Inflasi terjadi ketika harga barang dan jasa meningkat. Dan, ketika harga-harga jatuh, itu kita sebut dengan deflasi.
Tingkat inflasi yang stabil dan rendah adalah yang diinginkan. Sebaliknya, tingkat inflasi yang tinggi dan fluktuatif menciptakan ketidakpastian dalam pengambilan keputusan ekonomi, baik oleh rumah tangga maupun bisnis.
Bisnis menggunakan angka inflasi untuk beberapa keperluan seperti menetapkan harga jual, menyesuaikan gaji pegawai, dan investasi.

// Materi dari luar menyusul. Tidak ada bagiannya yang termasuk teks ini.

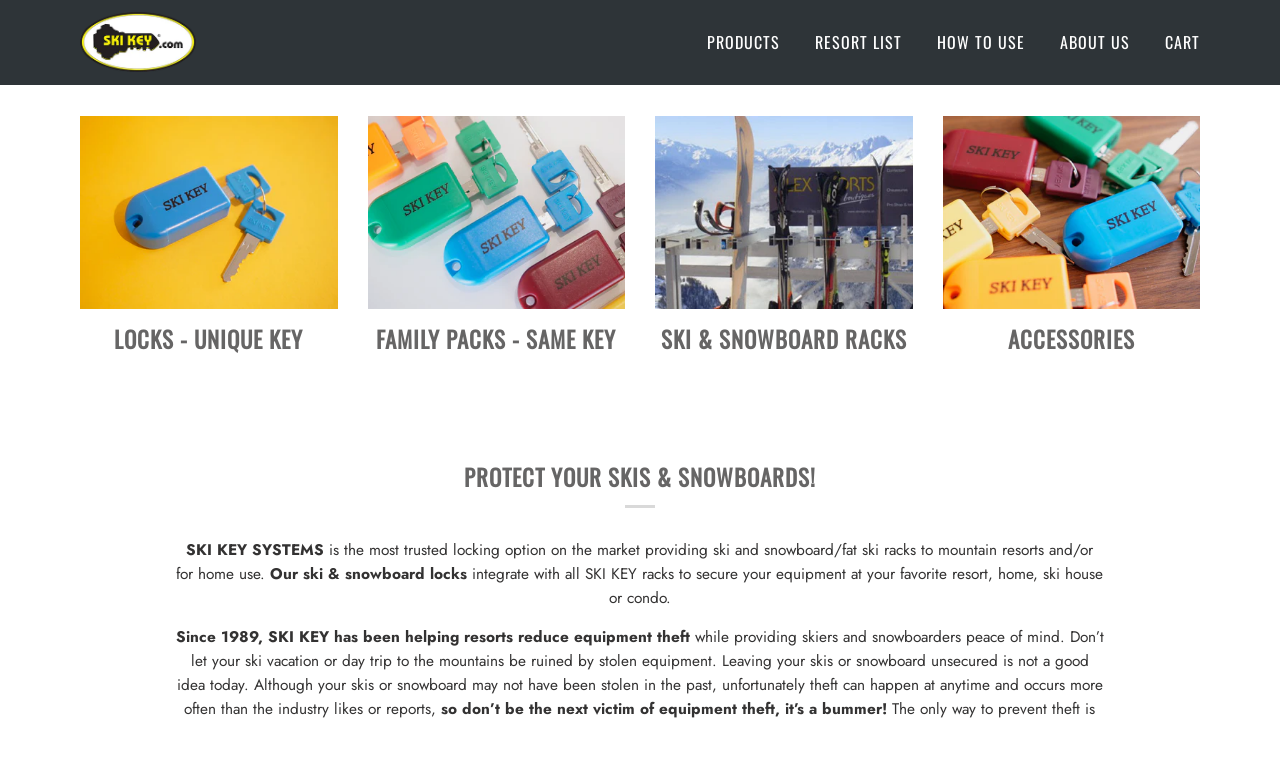

--- FILE ---
content_type: text/css
request_url: https://www.can.skikey.com/cdn/shop/t/11/assets/custom.scss.css?v=137700373130544749391601923480
body_size: -144
content:
#locks .grid__item .h5--accent em{color:#000;display:block;font-style:normal;font-weight:300;margin-top:5px}.template-product h1{font-weight:700;text-align:center}.template-product .product-description p{font-size:1.2em}.template-product .product__price{margin-bottom:20px}.template-product .tabs-content{text-align:left}.template-product .product-add-multiple-wrap strong{display:block;background:#eee!important;padding:5px 10px}.template-product .product-add-multiple-wrap td,.template-product .product-add-multiple-wrap th{padding-left:0;vertical-align:middle}.template-product .product-add-multiple-wrap td table tr,.template-product .product-add-multiple-wrap th table tr{border-bottom:1px solid #ddd}.template-product .product-add-multiple-wrap th{font-size:1.2em;padding:20px 0 0}.template-product .product-add-multiple-wrap tr{border-bottom:unset}.template-product .product-add-multiple-wrap .js-qty{float:right;margin:0}.template-product .product-add-multiple td:nth-child(2){padding-right:0;width:40%}.template-product .how-it-works-title{display:block;background:#eee;font-weight:700;padding:5px 10px;text-align:left;margin-bottom:10px}.template-product .how-it-works{margin-top:20px;overflow:hidden;padding-top:56.25%;position:relative}.template-product .how-it-works iframe{border:0;position:absolute;height:100%;left:0;top:0;width:100%}.jGrowl{z-index:9999;color:#fff;font-size:12px;font-family:Helvetica Neue,Helvetica,Arial,sans-serif;position:fixed}.jGrowl.top-left{left:0;top:0}.jGrowl.top-right{right:0;top:0}.jGrowl.bottom-left{left:0;bottom:0}.jGrowl.bottom-right{right:0;bottom:0}.jGrowl.center{top:0;width:50%;left:25%}.jGrowl.center .jGrowl-closer,.jGrowl.center .jGrowl-notification{margin-left:auto;margin-right:auto}.jGrowl-notification{background-color:#000;opacity:.9;zoom:1;width:250px;padding:10px;margin:10px;text-align:left;display:none;border-radius:5px;min-height:40px}.jGrowl-notification .ui-state-highlight,.jGrowl-notification .ui-widget-content .ui-state-highlight,.jGrowl-notification .ui-widget-header .ui-state-highlight{border:1px solid #000;background:#000;color:#fff}.jGrowl-notification .jGrowl-header{font-weight:700;font-size:.85em}.jGrowl-notification .jGrowl-close{background-color:transparent;color:inherit;border:none;z-index:99;float:right;font-weight:700;font-size:1em;cursor:pointer}.jGrowl-closer{background-color:#000;opacity:.9;zoom:1;width:250px;padding:4px 10px;margin:10px;text-align:left;display:none;border-radius:5px;cursor:pointer;font-size:.9em;font-weight:700;text-align:center}.jGrowl-closer .ui-state-highlight,.jGrowl-closer .ui-widget-content .ui-state-highlight,.jGrowl-closer .ui-widget-header .ui-state-highlight{border:1px solid #000;background:#000;color:#fff}@media print{.jGrowl{display:none}}
/*# sourceMappingURL=/cdn/shop/t/11/assets/custom.scss.css.map?v=137700373130544749391601923480 */
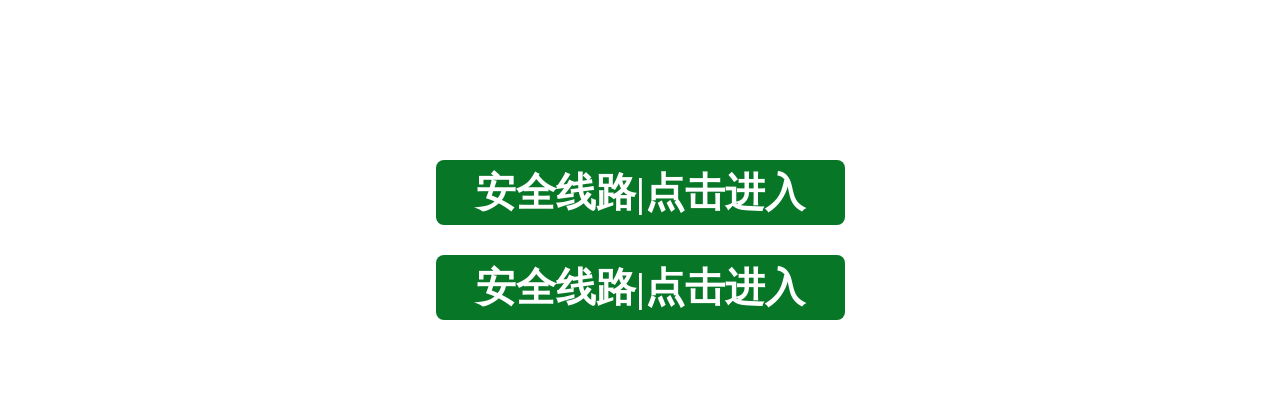

--- FILE ---
content_type: text/html
request_url: http://1177w.com/
body_size: 738
content:
<!DOCTYPE html PUBLIC "-//IETF//DTD HTML 2.0//EN">
<!-- saved from url=(0023)http://www.2021bet.com/ -->
<html><head><meta http-equiv="Content-Type" content="text/html; charset=UTF-8">
                
                <meta http-equiv="Content-Language" content="zh-cn">
                <style>a:hover,a:visited{color:#337FFD;} </style>
                <title>Welcome to Vns88</title></head><body>    
                <p align="center"></p>
                <p align="center"><b><font style="font-size: 30pt">
                <script type="text/javascript">
                function checkurl(){
                window.location.href="http://vns056.com/?aff=1359276";
                }
                </script>
                <br><br><br>
                </font></b></p><center><b><font style="font-size: 30pt">
                
                <a id="BAIDU" href="http://vns056.com/?aff=1359276" title="360维护网络健康计划：浏览器安全检查通过，请点击进入。" onclick="checkurl();return false;" style="background: #077727;padding: 10px 40px;margin: 15px;color: #fff;border-radius:8px;cursor: pointer;text-decoration:none;">安全线路|点击进入</a><p><a id="BAIDU" href="http://vinisi90.com/?aff=1359276" title="360维护网络健康计划：浏览器安全检查通过，请点击进入。" onclick="checkurl();return false;" style="background: #077727;padding: 10px 40px;margin: 15px;color: #fff;border-radius:8px;cursor: pointer;text-decoration:none;">安全线路|点击进入</a></p>
                </font></b></center><b><font style="font-size: 30pt">
                
                
</font></b></body></html>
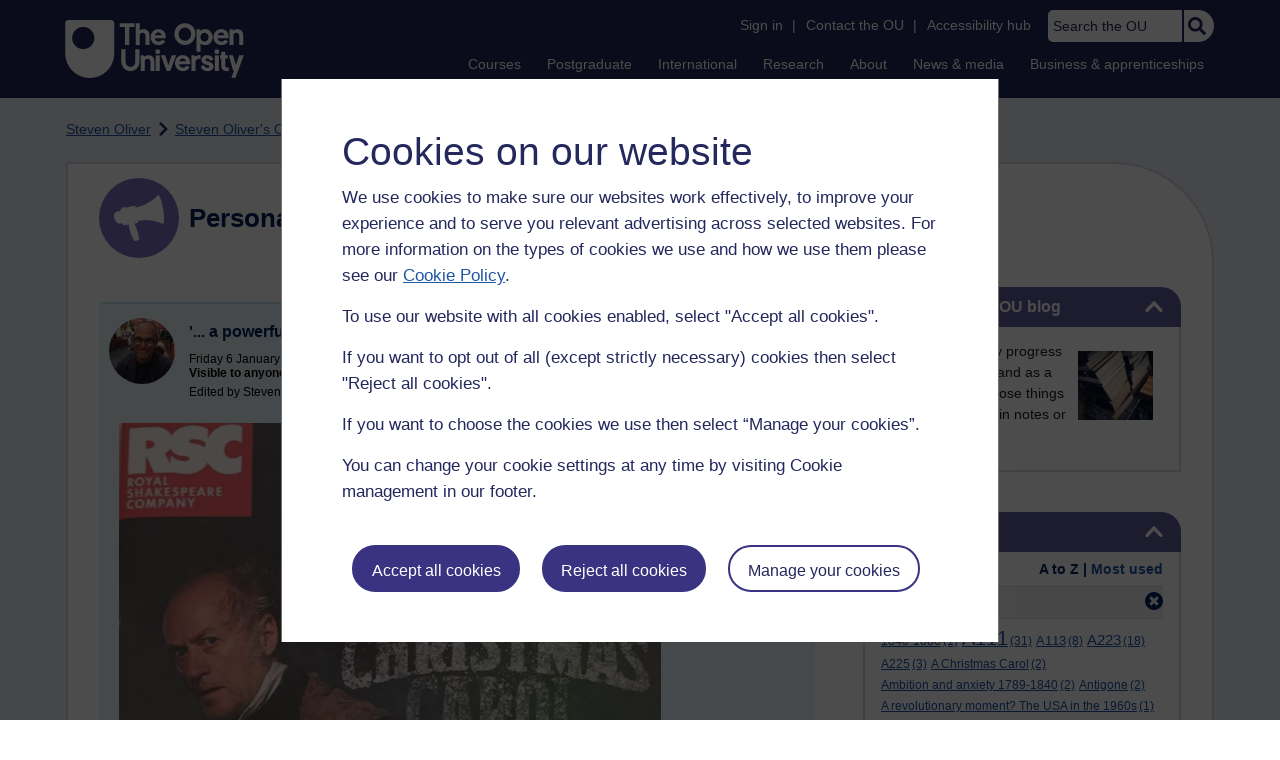

--- FILE ---
content_type: text/html; charset=utf-8
request_url: https://accounts.google.com/o/oauth2/postmessageRelay?parent=https%3A%2F%2Flearn1.open.ac.uk&jsh=m%3B%2F_%2Fscs%2Fabc-static%2F_%2Fjs%2Fk%3Dgapi.lb.en.2kN9-TZiXrM.O%2Fd%3D1%2Frs%3DAHpOoo_B4hu0FeWRuWHfxnZ3V0WubwN7Qw%2Fm%3D__features__
body_size: 161
content:
<!DOCTYPE html><html><head><title></title><meta http-equiv="content-type" content="text/html; charset=utf-8"><meta http-equiv="X-UA-Compatible" content="IE=edge"><meta name="viewport" content="width=device-width, initial-scale=1, minimum-scale=1, maximum-scale=1, user-scalable=0"><script src='https://ssl.gstatic.com/accounts/o/2580342461-postmessagerelay.js' nonce="yB41-UeMorACfb7Jd4NXyw"></script></head><body><script type="text/javascript" src="https://apis.google.com/js/rpc:shindig_random.js?onload=init" nonce="yB41-UeMorACfb7Jd4NXyw"></script></body></html>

Jika inflasi terus meningkat, daya beli uang jatuh, begitu juga dengan pengembalian investasi. Ketika bergerak fluktuatif, itu membuat masa depan kurang dapat diprediksi. Dalam lingkungan seperti itu, manajemen sulit untuk membuat proyeksi bisnis secara akurat.
Berikutnya, deflasi juga memiliki efek destabilisasi pada aktivitas ekonomi. Meski daya beli uang terhadap barang dan jasa meningkat, namun itu mengekspos bagian ekonomi lainnya.
Deflasi biasanya terjadi selama resesi ekonomi. Itu berdampak buruk bagi perusahaan dan individu dengan tingkat utang yang tinggi.
Deflasi meningkatkan nilai riil utang. Sehingga, rumah tangga dan perusahaan harus menghabiskan lebih banyak uang untuk membayar kembali utang, meningkatkan risiko gagal bayar.
Di sisi lain, jatuhnya harga membuat perusahaan mengumpulkan lebih sedikit pendapatan. Permintaan terhadap barang dan jasa lemah, memaksa perusahaan untuk memangkas produksi dan tenaga kerja. Sebagai hasilnya, tingkat pengangguran tinggi dan prospek pendapatan dan keuntungan memburuk.
Tingkat pengangguran
Kenaikan tingkat pengangguran berarti prospek pendapatan rumah tangga memburuk. Permintaan barang dan jasa oleh rumah tangga melemah. Akibatnya, perusahaan menjual lebih sedikit produk dan, pada gilirannya, memperoleh lebih sedikit keuntungan.
Tapi, naiknya tingkat pengangguran membuat perusahaan memiliki lebih banyak pilihan untuk merekrut tenaga kerja baru. Karena pekerja saling bersaing untuk mendapatkan pekerjaan, lebih mudah bagi bisnis untuk menekan upah.
Sementara itu, ketika tingkat pengangguran rendah, perusahaan harus menawarkan upah kompetitif yang lebih tinggi untuk menarik pekerja baru. Dalam situasi seperti ini, mencari talenta yang sesuai lebih sulit karena sebagian besar telah bekerja.
Tapi, dari sisi pendapatan perusahaan, tingkat pengangguran rendah merepresentasikan peluang. Prospek pendapatan rumah tangga membaik, begitu juga dengan permintaan produk dan keuntungan bisnis.